Death Penalty For Baker Could Come Any Moment


Baltimore, MD Wesley Bakers lawyers tell Eyewitness News that a Maryland
court will rule on one appeal early this morning. The Supreme Court could
also consider two other appeals placed before it.

This is the latest chapter in the Wesley Baker saga which will take
another turn after midnight when his death warrant goes into effect.

The controversy over Marylands potential fifth death penalty since 1976
has gone from Supermax, to the steps of the Supreme Court, and now all the
way to the Governor's office in Annapolis.

Gov. Ehrlich has the power to stop Bakers execution at any moment.
Yesterday, dozens of death penalty opponents called for Governor Ehrlich
to spare the life of Wesley Baker in a protest . But they also singled out
Lieutenant Governor Michael Steele, who, unlike his boss, opposes capital
punishment.

The protests and controversy stirring over the Wesley Baker case highlight
a growing national push against the death penalty. Although 2/3rds of
Americans support capital punishemnt those numbers are dropping.

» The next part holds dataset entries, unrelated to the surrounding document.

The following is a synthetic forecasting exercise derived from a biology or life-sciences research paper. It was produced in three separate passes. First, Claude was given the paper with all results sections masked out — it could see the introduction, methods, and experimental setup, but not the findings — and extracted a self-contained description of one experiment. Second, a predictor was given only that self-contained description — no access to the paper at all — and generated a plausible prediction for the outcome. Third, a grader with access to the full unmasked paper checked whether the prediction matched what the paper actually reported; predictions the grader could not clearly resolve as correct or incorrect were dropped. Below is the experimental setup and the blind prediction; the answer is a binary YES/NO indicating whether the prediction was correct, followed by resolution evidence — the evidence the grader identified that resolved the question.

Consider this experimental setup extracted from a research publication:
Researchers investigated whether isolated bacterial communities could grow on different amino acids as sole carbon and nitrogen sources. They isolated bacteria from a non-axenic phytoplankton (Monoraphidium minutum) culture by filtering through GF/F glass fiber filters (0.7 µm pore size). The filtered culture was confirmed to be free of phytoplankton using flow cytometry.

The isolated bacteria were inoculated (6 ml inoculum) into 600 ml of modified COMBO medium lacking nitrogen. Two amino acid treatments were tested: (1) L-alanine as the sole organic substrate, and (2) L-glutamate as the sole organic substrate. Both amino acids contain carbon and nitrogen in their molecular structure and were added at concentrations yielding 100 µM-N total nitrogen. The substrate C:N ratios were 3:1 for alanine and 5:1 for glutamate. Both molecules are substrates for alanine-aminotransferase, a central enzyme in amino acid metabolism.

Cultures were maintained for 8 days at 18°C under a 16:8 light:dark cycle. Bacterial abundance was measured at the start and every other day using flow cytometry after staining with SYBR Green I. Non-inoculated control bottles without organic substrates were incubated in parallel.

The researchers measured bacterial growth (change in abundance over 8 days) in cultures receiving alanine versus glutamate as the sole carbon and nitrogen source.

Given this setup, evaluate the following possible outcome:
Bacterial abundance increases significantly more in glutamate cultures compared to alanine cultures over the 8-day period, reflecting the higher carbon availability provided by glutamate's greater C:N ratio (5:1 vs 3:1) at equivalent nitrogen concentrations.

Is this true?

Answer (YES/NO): NO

On Friday, Kenneth Boyd of North Carolina was executed becoming only the
1,000 individual to be given the capital punishment sentence since 1976.

But cases like Kent Bloodsworth, a Baltimore native, who spent two years
on death row before DNA exonerated him only convolute the controversy
further.

In fact, since death row was re-instated over 100 people scheduled to die
have been set free.

Richard Dieter, Executive Director, of the Death Penalty Information
Centre says, " We are making mistakes in a ratio for every eight
executions we are finding one person who should never have been on death
row or in prison in the first place."

On the other hand, Wesley Baker will not be exonerated based on D.N.A
evidence.

Baker received the death penalty for the 1991 murder of Jane Tyson outside
of a Baltimore County mall, and right in front of her grandchildren.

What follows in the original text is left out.